Prospectiva y coraje para cuestionarnos
El Futures Lab, liderado por Noelle Roces, introdujo la dimensión prospectiva: identificar signos de cambio, distinguir entre futuros probables y futuros deseables y decidir conscientemente hacia qué escenario queremos dirigirnos acompañando a nuestros estudiantes.
La mesa redonda final asumió el desafío con honestidad: preguntarnos quiénes somos y hacia dónde vamos. No existe identidad estática, especialmente en un contexto marcado por la aceleración tecnológica y la irrupción de la inteligencia artificial.
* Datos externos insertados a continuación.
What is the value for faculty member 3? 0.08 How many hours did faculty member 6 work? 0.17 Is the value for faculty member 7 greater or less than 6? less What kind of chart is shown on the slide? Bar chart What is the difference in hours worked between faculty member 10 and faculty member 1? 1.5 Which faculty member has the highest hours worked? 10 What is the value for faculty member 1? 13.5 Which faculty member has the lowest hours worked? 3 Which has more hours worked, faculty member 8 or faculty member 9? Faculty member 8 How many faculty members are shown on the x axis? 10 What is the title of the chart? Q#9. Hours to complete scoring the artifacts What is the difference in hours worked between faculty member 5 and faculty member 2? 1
En este marco, Josep Soler planteó la necesidad de reformular ciertos formatos educativos ante la presión de la IA, recuperando el espíritu del diálogo propio de los maestros griegos. Si la tecnología automatiza respuestas y acelera procesos, la escuela puede reafirmar aquello que la hace insustituible: la conversación profunda, la pregunta bien formulada y el cultivo del juicio crítico.
Enrique Maestu recordó, por su parte, que la humanidad siempre ha sabido salir adelante ante cada gran transformación histórica. No desde la nostalgia, sino desde la adaptación, la creatividad y la cooperación. La tecnología transforma los instrumentos; la responsabilidad ética sobre su uso continúa siendo humana.
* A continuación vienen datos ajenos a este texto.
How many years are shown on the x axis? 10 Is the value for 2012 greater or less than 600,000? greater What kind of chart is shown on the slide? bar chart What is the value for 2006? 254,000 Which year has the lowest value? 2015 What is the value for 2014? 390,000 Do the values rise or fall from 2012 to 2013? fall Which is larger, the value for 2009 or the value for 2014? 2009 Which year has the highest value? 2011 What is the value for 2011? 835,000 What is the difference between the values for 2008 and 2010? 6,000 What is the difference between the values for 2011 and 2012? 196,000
En este contexto, también la universidad está llamada a revisar sus paradigmas. Encuentros como el IB Association Day sugieren que este ejercicio de repensarse en comunidad debería extenderse a otros niveles educativos, promoviendo un diálogo interinstitucional que permita anticipar y no solo reaccionar. Por ello, contamos con universidades entre los patrocinadores, como la Universidad Europea, Schiller University, ESIC, o Epitech.
Al final, el centro de toda reflexión permanece claro: los estudiantes. Que puedan convertirse en las personas que desean ser, con integridad, pensamiento crítico y sentido de responsabilidad. Que distingan hechos de opiniones. Que mantengan la humanidad en medio del progreso tecnológico y encuentren motivación para contribuir al bien común.
Una identidad abierta, en movimiento
El IB promueve apertura, diversidad y mentalidad internacional como principios estructurales. ASIBI, como red, fortalece esa apertura creando espacios donde las escuelas pueden revisar y redefinir su identidad colectivamente.
Una comunidad abierta no se da por concluida. Se revisa, aprende y evoluciona de manera conjunta. En esa dinámica de revisión constante reside una forma madura y responsable de entender la identidad educativa en el presente y de proyectarla hacia el futuro.